Metamath Proof Explorer

Theorem absmulrposd

Description: Specialization of absmuld with absidd . (Contributed by Stanislas Polu, 9-Mar-2020)

Ref Expression
Hypotheses absmulrposd.1 
|- ( ph -> 0 <_ A )
absmulrposd.2 
|- ( ph -> A e. RR )
absmulrposd.3 
|- ( ph -> B e. RR )
Assertion absmulrposd 
|- ( ph -> ( abs ` ( A x. B ) ) = ( A x. ( abs ` B ) ) )

Proof

Step Hyp Ref Expression
1 absmulrposd.1 
 |-  ( ph -> 0 <_ A )
2 absmulrposd.2 
 |-  ( ph -> A e. RR )
3 absmulrposd.3 
 |-  ( ph -> B e. RR )
4 2 recnd 
 |-  ( ph -> A e. CC )
5 3 recnd 
 |-  ( ph -> B e. CC )
6 4 5 absmuld 
 |-  ( ph -> ( abs ` ( A x.

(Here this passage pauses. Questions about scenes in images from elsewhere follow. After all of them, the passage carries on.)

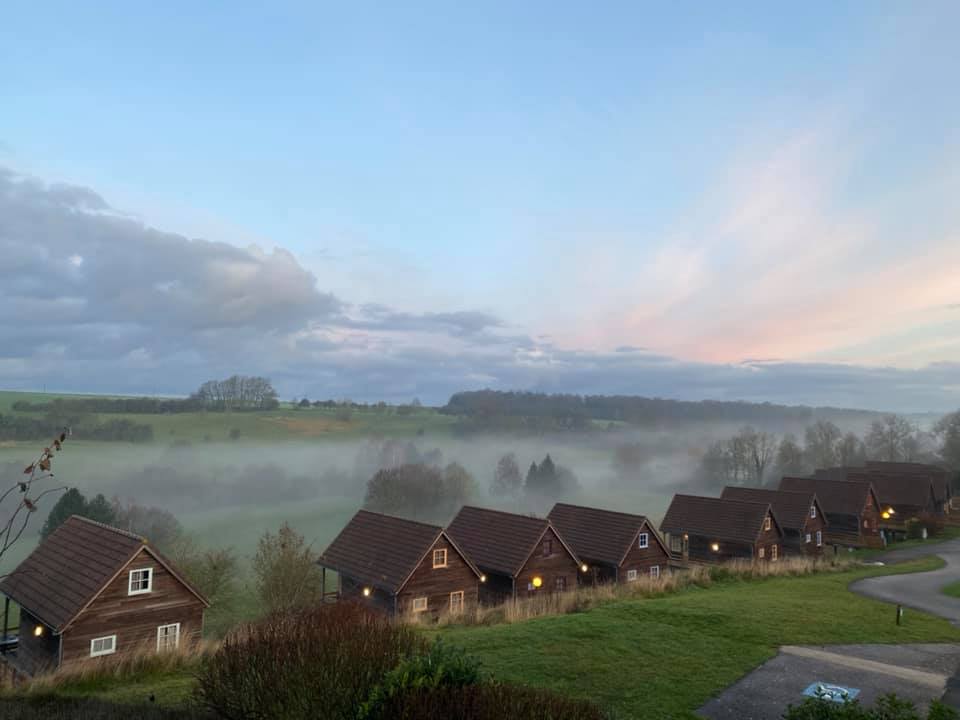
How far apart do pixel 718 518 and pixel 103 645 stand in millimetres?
42996

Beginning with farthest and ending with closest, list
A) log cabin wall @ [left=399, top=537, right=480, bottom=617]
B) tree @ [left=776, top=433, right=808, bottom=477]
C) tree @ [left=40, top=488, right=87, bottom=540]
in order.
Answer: tree @ [left=776, top=433, right=808, bottom=477] < tree @ [left=40, top=488, right=87, bottom=540] < log cabin wall @ [left=399, top=537, right=480, bottom=617]

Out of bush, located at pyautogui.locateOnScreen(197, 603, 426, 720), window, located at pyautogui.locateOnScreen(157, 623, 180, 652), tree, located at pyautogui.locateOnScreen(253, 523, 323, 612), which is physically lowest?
tree, located at pyautogui.locateOnScreen(253, 523, 323, 612)

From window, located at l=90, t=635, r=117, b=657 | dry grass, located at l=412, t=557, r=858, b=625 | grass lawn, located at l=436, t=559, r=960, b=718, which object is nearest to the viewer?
grass lawn, located at l=436, t=559, r=960, b=718

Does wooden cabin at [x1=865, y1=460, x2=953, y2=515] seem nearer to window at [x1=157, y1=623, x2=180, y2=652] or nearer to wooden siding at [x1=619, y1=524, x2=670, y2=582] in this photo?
wooden siding at [x1=619, y1=524, x2=670, y2=582]

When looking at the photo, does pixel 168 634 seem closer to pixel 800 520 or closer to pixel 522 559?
pixel 522 559

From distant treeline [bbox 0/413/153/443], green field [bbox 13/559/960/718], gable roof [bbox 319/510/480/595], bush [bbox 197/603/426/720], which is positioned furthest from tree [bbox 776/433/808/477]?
bush [bbox 197/603/426/720]

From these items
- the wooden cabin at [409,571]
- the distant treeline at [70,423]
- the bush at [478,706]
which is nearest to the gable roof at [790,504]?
the wooden cabin at [409,571]

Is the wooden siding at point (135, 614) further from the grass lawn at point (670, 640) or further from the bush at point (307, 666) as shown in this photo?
the bush at point (307, 666)

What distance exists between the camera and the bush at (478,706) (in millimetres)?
6766

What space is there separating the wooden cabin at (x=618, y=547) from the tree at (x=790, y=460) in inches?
3180

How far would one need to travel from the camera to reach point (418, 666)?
311 inches

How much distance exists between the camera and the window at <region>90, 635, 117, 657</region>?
80.2 feet

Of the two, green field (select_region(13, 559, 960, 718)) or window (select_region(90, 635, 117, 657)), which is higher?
green field (select_region(13, 559, 960, 718))

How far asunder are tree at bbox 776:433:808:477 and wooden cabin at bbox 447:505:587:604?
8713cm
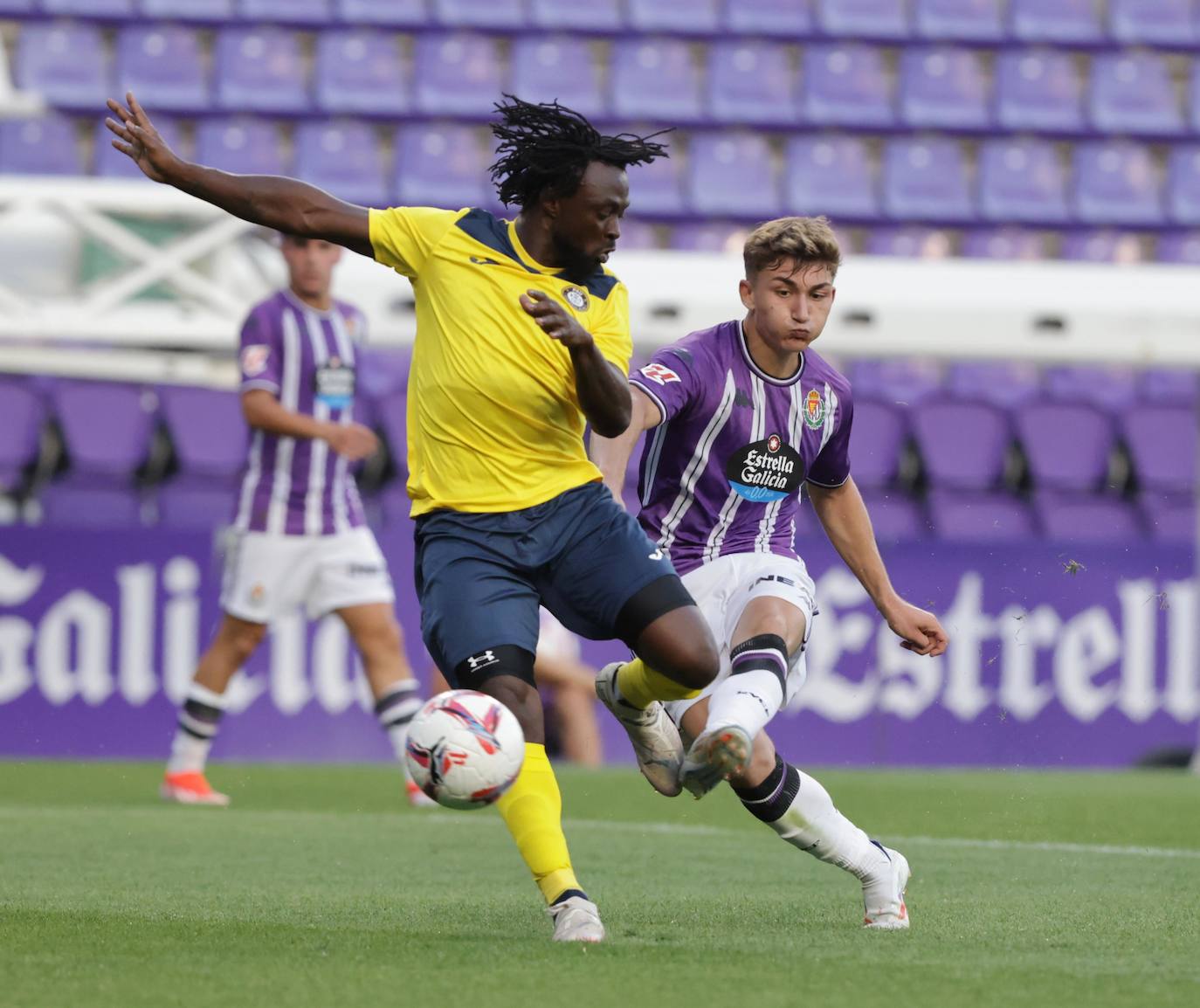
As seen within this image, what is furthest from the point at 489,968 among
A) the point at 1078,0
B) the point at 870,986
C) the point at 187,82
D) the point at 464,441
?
the point at 1078,0

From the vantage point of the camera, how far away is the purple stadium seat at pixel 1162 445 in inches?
486

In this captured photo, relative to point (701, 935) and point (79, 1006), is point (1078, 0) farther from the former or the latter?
point (79, 1006)

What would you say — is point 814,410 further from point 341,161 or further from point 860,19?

B ) ) = ( ( abs ` A ) x. ( abs ` B ) ) )
7 2 1 absidd 
 |-  ( ph -> ( abs ` A ) = A )
8 7 oveq1d 
 |-  ( ph -> ( ( abs ` A ) x. ( abs ` B ) ) = ( A x. ( abs ` B ) ) )
9 6 8 eqtrd 
 |-  ( ph -> ( abs ` ( A x. B ) ) = ( A x. ( abs ` B ) ) )